On Wed, 11 Apr 2007 10:55:07 +0900, Erwin Abbott wrote:
> It would be really interesting to write a non-recursive permute function
> that could map a number n to each permutation of digits, and map n+1 to
> the next permutation. Then we could just count from 1 to 6561 for 9
> digits, 1 to 19683 for 10 digits, etc. Something like this:
> permutation(1, 1..9) => [1, 2, 3, 4, 5, 6, 7, 8, 9]
> permutation(6549, 1..9) => [123456, 78, 9]
> permutation(6560, 1..9) => [123456, 789]
>
> This is easy when we're permuting a single number (it's just converting
> to another base), but it might not be possible in this problem. I guess
> the recursive method really only goes 9 or 10 level deep anyway.
This isn't permuting -- it's partitioning. Permuting is coming up with
all possible orders for the elements in the array.
Although it brings up a point that I find interesting -- most of the
permutation generator implementations I've seen for Ruby are recursive --
they do very specific things with the positions in the array without
regard to what the contents are.

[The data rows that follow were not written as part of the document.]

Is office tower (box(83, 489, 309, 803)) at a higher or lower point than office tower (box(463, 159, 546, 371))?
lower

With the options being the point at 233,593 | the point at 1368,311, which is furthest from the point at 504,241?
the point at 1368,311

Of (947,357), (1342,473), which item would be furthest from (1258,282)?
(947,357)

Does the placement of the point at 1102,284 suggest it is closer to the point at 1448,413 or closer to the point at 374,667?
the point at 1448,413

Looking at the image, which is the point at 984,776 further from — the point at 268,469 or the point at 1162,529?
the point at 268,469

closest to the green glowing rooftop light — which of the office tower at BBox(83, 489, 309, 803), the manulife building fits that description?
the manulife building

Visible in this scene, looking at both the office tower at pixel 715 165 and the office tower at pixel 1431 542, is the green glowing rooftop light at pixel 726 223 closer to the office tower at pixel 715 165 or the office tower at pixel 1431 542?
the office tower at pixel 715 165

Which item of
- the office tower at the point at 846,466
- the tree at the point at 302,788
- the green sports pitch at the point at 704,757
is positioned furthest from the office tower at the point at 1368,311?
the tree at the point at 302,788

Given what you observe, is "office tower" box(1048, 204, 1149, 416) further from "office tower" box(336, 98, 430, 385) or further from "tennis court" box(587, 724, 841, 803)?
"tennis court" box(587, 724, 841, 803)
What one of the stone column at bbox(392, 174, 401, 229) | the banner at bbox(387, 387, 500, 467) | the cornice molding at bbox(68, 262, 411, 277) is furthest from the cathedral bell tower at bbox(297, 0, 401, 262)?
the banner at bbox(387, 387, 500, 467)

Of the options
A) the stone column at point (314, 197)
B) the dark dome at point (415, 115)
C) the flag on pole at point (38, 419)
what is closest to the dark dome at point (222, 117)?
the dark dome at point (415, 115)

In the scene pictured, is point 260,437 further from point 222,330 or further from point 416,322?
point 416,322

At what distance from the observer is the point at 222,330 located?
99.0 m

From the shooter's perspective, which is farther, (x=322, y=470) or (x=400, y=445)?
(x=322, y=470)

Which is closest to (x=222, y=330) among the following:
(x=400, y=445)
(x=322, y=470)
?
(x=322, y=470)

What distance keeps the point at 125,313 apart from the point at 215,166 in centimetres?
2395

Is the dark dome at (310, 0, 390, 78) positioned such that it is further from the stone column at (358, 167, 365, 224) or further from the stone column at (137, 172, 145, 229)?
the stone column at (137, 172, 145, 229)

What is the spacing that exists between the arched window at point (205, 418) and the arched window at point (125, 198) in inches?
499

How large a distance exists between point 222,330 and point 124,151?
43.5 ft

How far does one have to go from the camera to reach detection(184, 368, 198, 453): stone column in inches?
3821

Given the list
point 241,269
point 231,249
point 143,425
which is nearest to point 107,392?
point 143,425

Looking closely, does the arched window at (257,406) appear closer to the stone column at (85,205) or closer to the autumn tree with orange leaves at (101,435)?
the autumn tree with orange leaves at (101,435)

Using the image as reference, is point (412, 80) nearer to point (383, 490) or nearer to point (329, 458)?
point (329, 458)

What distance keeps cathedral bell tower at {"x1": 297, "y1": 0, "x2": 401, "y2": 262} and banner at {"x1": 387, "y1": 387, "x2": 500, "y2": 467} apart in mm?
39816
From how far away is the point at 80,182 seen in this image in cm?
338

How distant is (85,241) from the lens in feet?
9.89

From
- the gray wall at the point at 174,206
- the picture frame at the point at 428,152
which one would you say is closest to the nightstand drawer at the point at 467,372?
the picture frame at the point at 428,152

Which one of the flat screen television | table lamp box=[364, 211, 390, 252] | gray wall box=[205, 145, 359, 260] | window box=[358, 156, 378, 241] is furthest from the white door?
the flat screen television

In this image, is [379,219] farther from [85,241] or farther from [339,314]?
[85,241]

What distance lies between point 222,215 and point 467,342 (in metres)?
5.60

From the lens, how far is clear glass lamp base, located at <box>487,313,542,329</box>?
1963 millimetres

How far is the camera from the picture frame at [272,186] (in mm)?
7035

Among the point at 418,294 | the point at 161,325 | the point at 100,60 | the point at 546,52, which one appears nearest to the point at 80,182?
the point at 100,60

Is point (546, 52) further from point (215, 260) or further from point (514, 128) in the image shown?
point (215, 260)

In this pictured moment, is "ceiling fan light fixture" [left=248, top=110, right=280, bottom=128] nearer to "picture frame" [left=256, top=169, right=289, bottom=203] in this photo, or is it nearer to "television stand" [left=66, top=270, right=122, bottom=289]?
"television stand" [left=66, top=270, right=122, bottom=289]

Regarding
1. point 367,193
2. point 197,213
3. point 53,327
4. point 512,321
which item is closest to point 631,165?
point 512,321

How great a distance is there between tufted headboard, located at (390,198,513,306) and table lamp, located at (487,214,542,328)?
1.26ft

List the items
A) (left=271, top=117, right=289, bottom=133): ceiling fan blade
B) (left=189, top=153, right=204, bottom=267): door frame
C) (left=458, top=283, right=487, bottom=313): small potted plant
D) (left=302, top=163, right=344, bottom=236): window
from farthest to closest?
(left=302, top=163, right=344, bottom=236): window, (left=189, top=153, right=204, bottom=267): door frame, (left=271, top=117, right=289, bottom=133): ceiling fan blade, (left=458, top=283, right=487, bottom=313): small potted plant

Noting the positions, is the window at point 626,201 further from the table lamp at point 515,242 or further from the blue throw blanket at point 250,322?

This causes issues like duplicate
permutations when there are duplicate elements in the array.
Is there an implementation of a permutation generator out there that
works similar to the C++ STL's next_permutation function? The C++ STL's
next_permutation function doesn't have the luxury of recursion or state,
so it has to generate permutations based on the ordering of elements
according to the comparison operators.
--Ken Bloom
--
Ken Bloom. PhD candidate. Linguistic Cognition Laboratory.
Department of Computer Science. Illinois Institute of Technology.